Aan het gebruik van deze mogelijkheid zijn voorwaarden verbonden. Een belangrijke voorwaarde is dat met het houden van minder dieren eenzelfde ammoniakreductie wordt behaald die ook behaald zou worden met de verplichte aanpassing van stalsystemen. Er zijn 2 mogelijkheden.

Permanent minder dieren houden

Veehouders die willen meedoen moeten een wijziging aanvragen van de vergunning waarin de ammoniakemissie is vastgelegd. Het gaat dan om de omgevingsvergunning voor de Natura 2000-activiteit, de milieubelastende activiteit of de melding. Deze wijziging moet met ingang van 1 juli 2024 zijn vastgesteld of voor melkrundvee- of kalverenhouders op 1 januari 2026. In de omgevingsvergunning of melding moet het maximaal aantal te houden dieren per diercategorie en per huisvestingssysteem worden vastgelegd (inclusief de berekening dat met dat aantal dieren wordt voldaan aan de voor die diercategorie op de verplichte datum geldende ammoniakemissie-eisen uit bijlage VI Omgevingsverordening).

Als referentiesituatie geldt de diercategorie en het aantal dieren dat op 1 januari 2023 mag worden gehouden op grond van de verleende vergunningen én binnen de feitelijk gerealiseerde capaciteit. De ingetrokken emissieruimte kan niet worden ingezet voor extern salderen. 

Stoppende veehouders

Veehouderijen, die uiterlijk per 1 januari 2028 stoppen hoeven hun verouderde stalsystemen niet aan te passen. Ze moeten dan wel vanaf 1 juli 2024, of bij melkrundvee of kalveren vanaf 1 januari 2026, door minder dieren te houden een gelijkwaardige ammoniakreductie behalen. Op basis van de tot 1 juli 2024, respectievelijk 1 januari 2026, geldende ammoniakemissie-eisen. Zij moeten een verzoek indienen om hun vergunningen per 1 januari 2028 in te trekken en moeten via een door Gedeputeerde Staten vastgesteld e-formulier mededelen dat ze stoppen.
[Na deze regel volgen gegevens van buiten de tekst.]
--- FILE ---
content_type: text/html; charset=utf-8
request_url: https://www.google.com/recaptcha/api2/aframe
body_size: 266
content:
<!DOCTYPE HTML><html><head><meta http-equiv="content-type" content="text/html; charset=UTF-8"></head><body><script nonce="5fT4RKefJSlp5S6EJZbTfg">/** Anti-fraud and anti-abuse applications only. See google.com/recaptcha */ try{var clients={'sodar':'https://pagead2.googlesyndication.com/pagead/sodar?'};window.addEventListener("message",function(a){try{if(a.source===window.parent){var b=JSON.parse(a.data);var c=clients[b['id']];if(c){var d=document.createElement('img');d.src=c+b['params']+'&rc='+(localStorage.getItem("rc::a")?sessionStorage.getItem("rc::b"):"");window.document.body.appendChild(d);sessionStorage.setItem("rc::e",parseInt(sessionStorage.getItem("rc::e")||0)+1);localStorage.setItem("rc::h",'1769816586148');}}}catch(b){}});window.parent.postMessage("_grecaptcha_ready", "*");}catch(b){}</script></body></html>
De veehouder moet in het e-formulier het maximaal aantal te houden dieren per diercategorie en per huisvestingssysteem vastleggen, zowel van de peildatum (1 april 2022) als het aantal te houden dieren vanaf 1 juli 2024, respectievelijk 1 januari 2026, (inclusief de berekening dat met dat aantal wordt voldaan aan de ammoniakemissie-eisen). Op basis van de vermelde dieraantallen in het formulier kan de toezichthouder controleren of wordt voldaan aan de voorwaarden van de uitzonderingsregeling. Alleen de feitelijk gerealiseerde capaciteit kan worden ingezet. De stikstofruimte die vanwege het houden van minder dieren niet wordt benut, kan niet worden ingezet voor extern salderen.

De provincie stelt na ontvangst van de mededeling, de desbetreffende gemeenten en de Omgevingsdienst op de hoogte, zodat zij de procedure tot intrekking per 1 januari 2028 of het verlenen van een tijdelijke toestemming voor het houden van minder dieren tot 1 januari 2028 kunnen voortzetten.

Mededeling doen in het Loket

Stoppende veehouders kunnen via het e-formulier onder bijvoeging van verplichte bijlagen, aan de provincie mededelen dat ze gebruik willen maken van deze uitzonderingsregeling.